This Small Nonprofit Is Saving Rock Creek
Rock Creek Park is the first urban park in the country and twice as big as Central Park, and it’s celebrating its 125th birthday this year. One small nonprofit is trying to make sure it’s around for another 125 years.
The Rock Creek Conservancy, run by Matt Fleischer, is working with the National Park Service on a year-long campaign called “Find Yourself in Rock Creek Park”. It includes a new smartphone app with maps and help finding hiking and biking trails, tributaries, Civil War-era forts, historic mills and recreational facilities. And a Green Ribbon Panel was formed with people from environmental conservation, the arts, business, and lawmakers to figure out what the park needs. The recommendations will be presented to the National Park Service, which runs the 3,000-acre park, in September. (New York's Central Park is 843 acres.)
The Rock Creek Conservancy protects the park’s land and its 33-mile watershed, says Matt. The seven-person team is also working on adding more trailhead signs and designing the future mobile app to have geolocation mapping. That’s the fun stuff. The organization also holds an annual trash cleanup in April that draws over 2,100 volunteers stationed at 77 sites. Matt says they've cleaned up 867 tires and 37,350 plastic bags since 2009. The Conservancy also helped pass the Bag Bill. The charge for plastic bags in DC and Montgomery County has encouraged their reuse, cutting down on the number of bags found in the creek and tributaries. The group also successfully advocated for a ban on polystyrene (used for lots of packaging) in Montgomery County. It had already been banned in DC.

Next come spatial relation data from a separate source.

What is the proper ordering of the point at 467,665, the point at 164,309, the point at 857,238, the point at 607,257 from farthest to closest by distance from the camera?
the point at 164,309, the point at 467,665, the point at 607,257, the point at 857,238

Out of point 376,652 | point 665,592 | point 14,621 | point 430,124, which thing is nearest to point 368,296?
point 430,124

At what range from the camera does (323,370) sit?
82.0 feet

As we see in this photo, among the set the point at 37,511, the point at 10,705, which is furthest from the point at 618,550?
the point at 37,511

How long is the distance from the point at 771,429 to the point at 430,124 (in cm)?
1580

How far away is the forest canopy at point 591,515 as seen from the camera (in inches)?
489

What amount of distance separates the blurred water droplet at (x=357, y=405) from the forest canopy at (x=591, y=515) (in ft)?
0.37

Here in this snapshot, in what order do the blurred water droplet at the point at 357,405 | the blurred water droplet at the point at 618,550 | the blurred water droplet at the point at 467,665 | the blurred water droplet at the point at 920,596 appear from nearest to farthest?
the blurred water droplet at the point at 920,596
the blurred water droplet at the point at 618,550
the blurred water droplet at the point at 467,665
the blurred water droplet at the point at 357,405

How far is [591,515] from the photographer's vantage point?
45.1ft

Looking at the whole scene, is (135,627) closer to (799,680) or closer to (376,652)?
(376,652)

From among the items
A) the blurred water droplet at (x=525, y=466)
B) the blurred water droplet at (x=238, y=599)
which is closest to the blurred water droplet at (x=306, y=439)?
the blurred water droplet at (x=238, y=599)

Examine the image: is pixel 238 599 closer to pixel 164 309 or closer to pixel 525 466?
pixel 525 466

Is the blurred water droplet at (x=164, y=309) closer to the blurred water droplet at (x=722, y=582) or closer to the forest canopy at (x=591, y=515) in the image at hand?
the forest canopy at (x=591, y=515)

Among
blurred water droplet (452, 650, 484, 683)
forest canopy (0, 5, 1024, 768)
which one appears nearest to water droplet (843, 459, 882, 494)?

One of the conservancy’s biggest programs is removing English Ivy, a killer of trees. Matt says the goal is to reach 12,500 trees for the 125th birthday, which is technically in September. So far 8,000 have been relieved of English Ivy in the past two years. If the park loses trees, it’ll cut down the tree canopy, which helps cut back on the amount of water that runs off into the creek and sewer, damaging the water quality. The group, funded through individuals, government grants, businesses and foundations, also works with nearby homeowners on creating rain gardens so rainwater doesn’t go into sewers as quickly. Matt says the ultimate goal is to make the creek fishable and swimmable.